Bangkok is also an interesting example of what really happens in a place where there are no trademark laws. Because every suit maker claims to offer “Armani” or “Prada” suits and none actually do, one becomes very skeptical of any commercial claims at all. At a restautant or hotel you can see what you are getting but any commercial good that requires the assumption of quality (clothes, watches, movies, software, travel, etc…) becomes very difficult to assess and ultimately something to avoid. This doesn’t feel like the best way to run things.
I did have an enjoyable time walking through the shopping district although a shopping mall is a shopping mall pretty much the world over. I went into a “computer mall” that in another life would have been like heaven – if you like to assemble computers out of their constituent parts, you are in a great place, but that is not me anymore.

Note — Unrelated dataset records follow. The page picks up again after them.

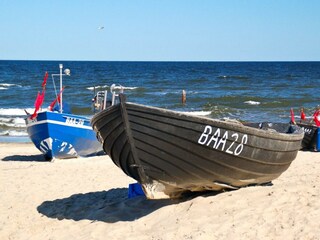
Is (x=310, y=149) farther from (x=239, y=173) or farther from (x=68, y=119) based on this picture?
(x=239, y=173)

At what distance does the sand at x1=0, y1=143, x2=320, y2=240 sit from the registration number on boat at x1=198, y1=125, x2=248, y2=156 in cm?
68

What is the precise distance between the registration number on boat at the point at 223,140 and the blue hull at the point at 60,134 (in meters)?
7.59

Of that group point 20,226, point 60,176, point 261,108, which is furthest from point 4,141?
point 261,108

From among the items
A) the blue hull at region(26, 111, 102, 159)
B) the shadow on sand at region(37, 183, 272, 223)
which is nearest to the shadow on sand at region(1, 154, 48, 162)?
the blue hull at region(26, 111, 102, 159)

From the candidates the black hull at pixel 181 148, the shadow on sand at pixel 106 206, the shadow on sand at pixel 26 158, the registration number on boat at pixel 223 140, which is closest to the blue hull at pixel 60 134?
the shadow on sand at pixel 26 158

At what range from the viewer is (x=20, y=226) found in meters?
7.68

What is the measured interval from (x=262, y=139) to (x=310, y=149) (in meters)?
8.11

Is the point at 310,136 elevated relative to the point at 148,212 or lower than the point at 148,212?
lower

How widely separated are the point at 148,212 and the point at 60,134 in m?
6.95

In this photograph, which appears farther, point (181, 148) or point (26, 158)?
point (26, 158)

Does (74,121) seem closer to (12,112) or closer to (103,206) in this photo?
(103,206)

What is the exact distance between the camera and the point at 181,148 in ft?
21.4

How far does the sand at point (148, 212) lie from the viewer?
19.7ft

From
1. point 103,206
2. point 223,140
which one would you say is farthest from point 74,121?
point 223,140
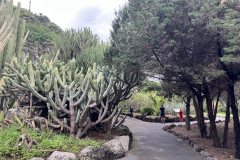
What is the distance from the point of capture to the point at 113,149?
20.5ft

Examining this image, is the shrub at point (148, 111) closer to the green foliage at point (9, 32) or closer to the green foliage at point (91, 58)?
the green foliage at point (91, 58)

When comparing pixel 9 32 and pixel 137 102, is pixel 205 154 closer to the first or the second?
pixel 9 32

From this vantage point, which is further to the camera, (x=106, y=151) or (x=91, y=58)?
(x=91, y=58)

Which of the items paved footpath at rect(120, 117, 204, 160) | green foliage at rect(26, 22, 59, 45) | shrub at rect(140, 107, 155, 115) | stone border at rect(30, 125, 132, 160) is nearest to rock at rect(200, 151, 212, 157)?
paved footpath at rect(120, 117, 204, 160)

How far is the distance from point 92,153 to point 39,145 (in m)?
1.33

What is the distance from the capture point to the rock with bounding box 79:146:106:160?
532 cm

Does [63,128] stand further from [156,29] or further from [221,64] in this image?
[221,64]

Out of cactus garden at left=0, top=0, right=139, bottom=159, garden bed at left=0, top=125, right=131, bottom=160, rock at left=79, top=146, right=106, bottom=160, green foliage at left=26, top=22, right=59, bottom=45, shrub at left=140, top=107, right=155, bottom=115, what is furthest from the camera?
green foliage at left=26, top=22, right=59, bottom=45

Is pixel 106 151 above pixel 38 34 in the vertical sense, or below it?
below

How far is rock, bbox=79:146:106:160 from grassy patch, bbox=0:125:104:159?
0.20 metres

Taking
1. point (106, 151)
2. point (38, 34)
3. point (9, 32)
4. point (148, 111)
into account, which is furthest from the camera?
point (38, 34)

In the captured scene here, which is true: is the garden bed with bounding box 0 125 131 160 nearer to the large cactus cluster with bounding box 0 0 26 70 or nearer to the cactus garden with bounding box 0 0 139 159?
the cactus garden with bounding box 0 0 139 159

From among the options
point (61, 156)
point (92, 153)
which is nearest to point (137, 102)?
point (92, 153)

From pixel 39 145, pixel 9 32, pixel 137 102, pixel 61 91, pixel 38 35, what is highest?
pixel 38 35
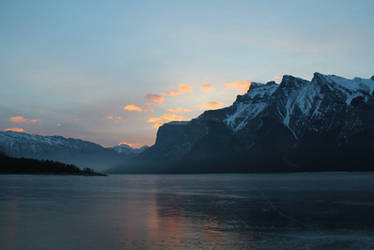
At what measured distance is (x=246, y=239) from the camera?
32.8 meters

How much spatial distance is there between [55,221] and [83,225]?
15.6 feet

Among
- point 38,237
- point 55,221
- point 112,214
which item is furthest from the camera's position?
point 112,214

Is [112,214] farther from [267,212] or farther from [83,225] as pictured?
[267,212]

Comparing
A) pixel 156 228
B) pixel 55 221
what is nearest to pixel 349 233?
pixel 156 228

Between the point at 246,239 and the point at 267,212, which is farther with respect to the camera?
the point at 267,212

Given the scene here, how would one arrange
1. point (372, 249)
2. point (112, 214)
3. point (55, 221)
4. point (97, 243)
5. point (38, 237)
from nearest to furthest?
point (372, 249) < point (97, 243) < point (38, 237) < point (55, 221) < point (112, 214)

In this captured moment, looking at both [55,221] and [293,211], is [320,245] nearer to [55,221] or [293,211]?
[293,211]

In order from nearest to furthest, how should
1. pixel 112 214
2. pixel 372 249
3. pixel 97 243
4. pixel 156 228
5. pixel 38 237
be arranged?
pixel 372 249 → pixel 97 243 → pixel 38 237 → pixel 156 228 → pixel 112 214

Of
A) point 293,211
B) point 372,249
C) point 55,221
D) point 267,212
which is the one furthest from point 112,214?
point 372,249

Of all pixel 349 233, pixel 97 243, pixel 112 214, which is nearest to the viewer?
pixel 97 243

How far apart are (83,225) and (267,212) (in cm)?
2573

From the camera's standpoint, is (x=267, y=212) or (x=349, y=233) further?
(x=267, y=212)

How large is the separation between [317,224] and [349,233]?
5521 millimetres

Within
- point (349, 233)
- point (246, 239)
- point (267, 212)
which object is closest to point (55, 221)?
point (246, 239)
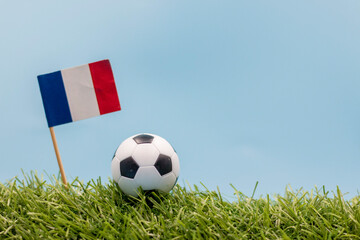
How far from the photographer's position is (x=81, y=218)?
15.5 ft

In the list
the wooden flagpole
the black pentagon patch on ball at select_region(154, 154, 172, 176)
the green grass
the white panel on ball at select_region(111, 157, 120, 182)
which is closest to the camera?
the green grass

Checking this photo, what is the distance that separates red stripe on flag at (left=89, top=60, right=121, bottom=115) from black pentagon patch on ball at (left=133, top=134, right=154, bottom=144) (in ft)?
2.15

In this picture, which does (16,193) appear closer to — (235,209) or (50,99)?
(50,99)

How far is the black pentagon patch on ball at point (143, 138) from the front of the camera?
16.0 ft

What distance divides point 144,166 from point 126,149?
0.32 meters

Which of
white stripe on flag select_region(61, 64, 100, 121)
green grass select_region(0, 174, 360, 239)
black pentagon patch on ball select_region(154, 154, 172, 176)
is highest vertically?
white stripe on flag select_region(61, 64, 100, 121)

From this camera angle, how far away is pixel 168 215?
470 centimetres

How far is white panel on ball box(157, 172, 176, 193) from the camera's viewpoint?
479 cm

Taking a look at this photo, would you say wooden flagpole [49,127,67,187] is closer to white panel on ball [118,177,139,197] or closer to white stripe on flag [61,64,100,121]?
white stripe on flag [61,64,100,121]

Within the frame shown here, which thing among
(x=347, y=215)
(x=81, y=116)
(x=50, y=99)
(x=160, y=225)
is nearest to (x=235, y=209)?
(x=160, y=225)

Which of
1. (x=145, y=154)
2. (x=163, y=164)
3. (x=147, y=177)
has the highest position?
(x=145, y=154)

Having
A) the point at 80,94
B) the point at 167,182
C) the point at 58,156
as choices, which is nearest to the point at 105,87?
the point at 80,94

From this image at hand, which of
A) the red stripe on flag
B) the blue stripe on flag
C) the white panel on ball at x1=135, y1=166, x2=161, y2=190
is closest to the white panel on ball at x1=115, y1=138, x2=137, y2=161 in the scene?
the white panel on ball at x1=135, y1=166, x2=161, y2=190

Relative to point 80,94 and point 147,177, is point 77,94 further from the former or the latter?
point 147,177
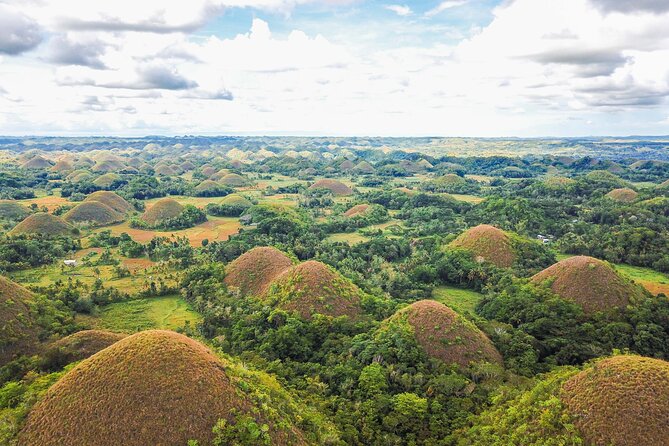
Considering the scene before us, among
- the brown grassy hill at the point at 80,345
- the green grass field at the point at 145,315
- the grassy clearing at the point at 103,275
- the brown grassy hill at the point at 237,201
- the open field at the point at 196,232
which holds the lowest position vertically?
the open field at the point at 196,232

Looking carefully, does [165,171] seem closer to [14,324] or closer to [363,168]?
[363,168]

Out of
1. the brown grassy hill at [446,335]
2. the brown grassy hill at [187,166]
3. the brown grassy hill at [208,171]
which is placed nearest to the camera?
the brown grassy hill at [446,335]

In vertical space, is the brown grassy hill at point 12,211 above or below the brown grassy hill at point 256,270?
below

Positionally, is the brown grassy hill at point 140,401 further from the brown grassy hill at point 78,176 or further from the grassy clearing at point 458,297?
the brown grassy hill at point 78,176

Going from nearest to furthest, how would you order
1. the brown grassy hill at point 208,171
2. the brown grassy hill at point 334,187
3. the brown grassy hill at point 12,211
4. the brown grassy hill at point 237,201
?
the brown grassy hill at point 12,211 < the brown grassy hill at point 237,201 < the brown grassy hill at point 334,187 < the brown grassy hill at point 208,171

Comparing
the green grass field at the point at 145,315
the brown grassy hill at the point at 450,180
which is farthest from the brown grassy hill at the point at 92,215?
the brown grassy hill at the point at 450,180

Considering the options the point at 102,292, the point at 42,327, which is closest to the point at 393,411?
the point at 42,327

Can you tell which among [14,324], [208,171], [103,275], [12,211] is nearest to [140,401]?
[14,324]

I went by the Pat Pong night market and I had a hard time imagining that I wanted anything. Aside from the fact that essentially none of the clothes fit me, the feeling of impending rip-off is just to overwhelming to ignore. I left without buying a thing.
Perhaps surprisingly, I didn’t go to any of the “shows” in Pat Pong either. I am not sure if it was just that I was turned off with the whole place but the men with their little lists of physically improbable acts and the ever present sex-tourist farangs with their tiny little Thai “girlfriends” were a real turn off. I ignored them all and went back to Kao Shan (which seemed almost calm at this point) and had a few drinks with the other backpackers. The next day I headed for the Gili Islands.

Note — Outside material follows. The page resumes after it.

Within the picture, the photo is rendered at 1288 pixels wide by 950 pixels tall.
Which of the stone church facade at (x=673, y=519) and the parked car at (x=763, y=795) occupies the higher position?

All good things must end and so after the full moon party it was unfortunately time for our little group to head our seperate ways. Dan and Yara headed for Singapore, a bunch of the couples headed down to Kolanta for some relaxing (and no doubt romantic) time and I headed to Ko Samui to meet my college friend Beth and then head on to Bangkok.
Although I didn’t love Ko Samui physically after a place like Phangan, it was really fun to see Beth and her friends and hang out with some familiar faces. Time has an odd way of drawing people close. Beth and I were never that close in College but we rented a scooter and drove around the island (got lost really) and had a great day, heading for a buddhist temple (until we realized we were dressed too informally to go in) checking out the beach and generally just chatting the whole way. I got a flat tire on my bike (for the second time!) and was once again impressed with how entrepenurial and helpful the Thai people can be. 150 Baht ($5) and about 20 min and I was on my way, good as new. Yara had said that a similiar incident in Zimbabwe would have taken a week to fix and I can believe it.

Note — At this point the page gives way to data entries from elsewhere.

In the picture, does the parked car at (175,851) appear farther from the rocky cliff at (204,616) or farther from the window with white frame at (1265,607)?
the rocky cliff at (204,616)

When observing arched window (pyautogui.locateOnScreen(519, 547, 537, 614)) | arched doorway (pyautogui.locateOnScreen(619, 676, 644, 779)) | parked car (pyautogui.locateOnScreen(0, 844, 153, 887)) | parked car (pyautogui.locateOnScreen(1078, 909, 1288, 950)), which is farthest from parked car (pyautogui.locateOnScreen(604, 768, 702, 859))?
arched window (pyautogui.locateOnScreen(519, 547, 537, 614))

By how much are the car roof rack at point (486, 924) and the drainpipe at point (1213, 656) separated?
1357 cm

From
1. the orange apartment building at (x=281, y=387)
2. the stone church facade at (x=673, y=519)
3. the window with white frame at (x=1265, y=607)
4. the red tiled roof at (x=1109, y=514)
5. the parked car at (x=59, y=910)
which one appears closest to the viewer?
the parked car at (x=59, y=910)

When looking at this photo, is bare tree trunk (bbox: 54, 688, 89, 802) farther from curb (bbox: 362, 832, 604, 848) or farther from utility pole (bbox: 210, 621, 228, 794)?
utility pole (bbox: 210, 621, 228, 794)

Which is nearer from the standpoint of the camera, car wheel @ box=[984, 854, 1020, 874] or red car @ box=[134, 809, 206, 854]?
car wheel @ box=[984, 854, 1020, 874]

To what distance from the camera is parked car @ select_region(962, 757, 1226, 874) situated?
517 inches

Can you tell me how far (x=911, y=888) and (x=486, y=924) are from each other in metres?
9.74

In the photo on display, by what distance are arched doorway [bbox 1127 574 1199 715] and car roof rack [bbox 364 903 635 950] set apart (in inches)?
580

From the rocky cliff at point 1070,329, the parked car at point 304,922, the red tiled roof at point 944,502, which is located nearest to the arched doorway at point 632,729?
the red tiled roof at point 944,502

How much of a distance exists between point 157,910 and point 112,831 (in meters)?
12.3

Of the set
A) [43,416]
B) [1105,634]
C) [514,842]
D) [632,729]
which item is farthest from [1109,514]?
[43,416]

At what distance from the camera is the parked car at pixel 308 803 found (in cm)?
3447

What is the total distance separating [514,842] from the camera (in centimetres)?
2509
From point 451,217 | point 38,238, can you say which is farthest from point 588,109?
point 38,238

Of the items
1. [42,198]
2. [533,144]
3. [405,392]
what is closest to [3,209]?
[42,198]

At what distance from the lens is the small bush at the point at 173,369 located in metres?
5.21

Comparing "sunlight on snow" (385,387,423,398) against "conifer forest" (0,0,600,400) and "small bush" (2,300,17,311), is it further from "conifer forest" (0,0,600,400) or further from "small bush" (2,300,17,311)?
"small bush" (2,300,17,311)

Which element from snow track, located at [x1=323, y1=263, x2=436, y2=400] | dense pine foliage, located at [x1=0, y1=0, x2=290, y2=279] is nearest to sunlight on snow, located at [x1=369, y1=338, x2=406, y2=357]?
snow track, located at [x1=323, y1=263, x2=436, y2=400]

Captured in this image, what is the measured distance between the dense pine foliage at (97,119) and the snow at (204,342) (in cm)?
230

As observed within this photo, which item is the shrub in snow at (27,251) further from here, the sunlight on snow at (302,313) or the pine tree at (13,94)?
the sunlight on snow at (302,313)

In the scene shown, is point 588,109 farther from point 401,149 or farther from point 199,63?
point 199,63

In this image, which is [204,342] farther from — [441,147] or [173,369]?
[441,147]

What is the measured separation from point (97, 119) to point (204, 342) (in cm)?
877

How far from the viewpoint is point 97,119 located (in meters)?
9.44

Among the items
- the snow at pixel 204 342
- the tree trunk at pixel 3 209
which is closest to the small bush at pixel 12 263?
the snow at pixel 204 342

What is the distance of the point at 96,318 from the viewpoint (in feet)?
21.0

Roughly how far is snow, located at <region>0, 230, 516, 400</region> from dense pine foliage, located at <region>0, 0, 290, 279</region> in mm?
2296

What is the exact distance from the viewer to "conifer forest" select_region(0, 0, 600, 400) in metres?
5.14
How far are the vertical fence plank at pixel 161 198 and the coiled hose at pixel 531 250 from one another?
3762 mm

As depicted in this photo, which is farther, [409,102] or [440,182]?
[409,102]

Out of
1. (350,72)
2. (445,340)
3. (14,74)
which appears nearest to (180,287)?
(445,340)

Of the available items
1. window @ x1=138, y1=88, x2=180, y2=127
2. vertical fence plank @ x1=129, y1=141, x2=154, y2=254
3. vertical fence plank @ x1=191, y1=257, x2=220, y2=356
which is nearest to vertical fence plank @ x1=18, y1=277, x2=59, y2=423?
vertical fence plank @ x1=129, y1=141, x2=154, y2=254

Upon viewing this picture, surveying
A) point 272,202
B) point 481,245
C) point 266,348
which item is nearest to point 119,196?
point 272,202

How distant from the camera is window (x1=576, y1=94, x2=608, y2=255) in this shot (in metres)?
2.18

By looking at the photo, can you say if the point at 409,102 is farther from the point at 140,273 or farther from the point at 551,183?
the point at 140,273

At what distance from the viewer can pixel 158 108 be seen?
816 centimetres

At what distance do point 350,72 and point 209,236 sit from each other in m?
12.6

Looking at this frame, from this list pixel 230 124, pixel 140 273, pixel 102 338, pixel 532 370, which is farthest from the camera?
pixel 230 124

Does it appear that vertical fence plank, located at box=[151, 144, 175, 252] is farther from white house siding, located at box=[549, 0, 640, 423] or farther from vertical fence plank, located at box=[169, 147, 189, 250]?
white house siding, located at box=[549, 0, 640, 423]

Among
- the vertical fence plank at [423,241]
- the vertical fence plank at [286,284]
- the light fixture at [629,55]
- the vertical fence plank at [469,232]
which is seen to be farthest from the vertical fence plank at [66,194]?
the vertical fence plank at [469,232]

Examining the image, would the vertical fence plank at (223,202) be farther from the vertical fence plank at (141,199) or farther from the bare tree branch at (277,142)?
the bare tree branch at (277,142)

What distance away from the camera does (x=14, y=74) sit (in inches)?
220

I spoke a little before I left about what the perfect Zen day would be. Here is the rough schedule, amended for the experience of actually living it:
- 10 am wake up
- 10-12 lie in bed, read in the hammock, take a walk through the totally quiet town
- 12-1 eat “breakfast”
- 1-3 Yoga class. Amazing
- 3-5 Hang out on the beach. Chat with people. More reading. Thai Rummy.
- 5-6:30 Thai massage $7 for an amazing hour.
- 6:30 – 8:00 nap
- 8:00 – 10:00 food and hang out with friends.
- 10:00 – 2:00 or later: party.
Some days we would take the centre out of the day (even the yoga class!) to “do something” like drive up to a remote beach or try to go sailing. (Unsuccessfully as it turned out – low water levels this time of year make sailing difficult.)
If you get the opportunity to live a week or longer like this, I highly recommend it, especially if you can have the psychological feeling of letting it go on as long as you want, rather than having the end of a vacation looming before you.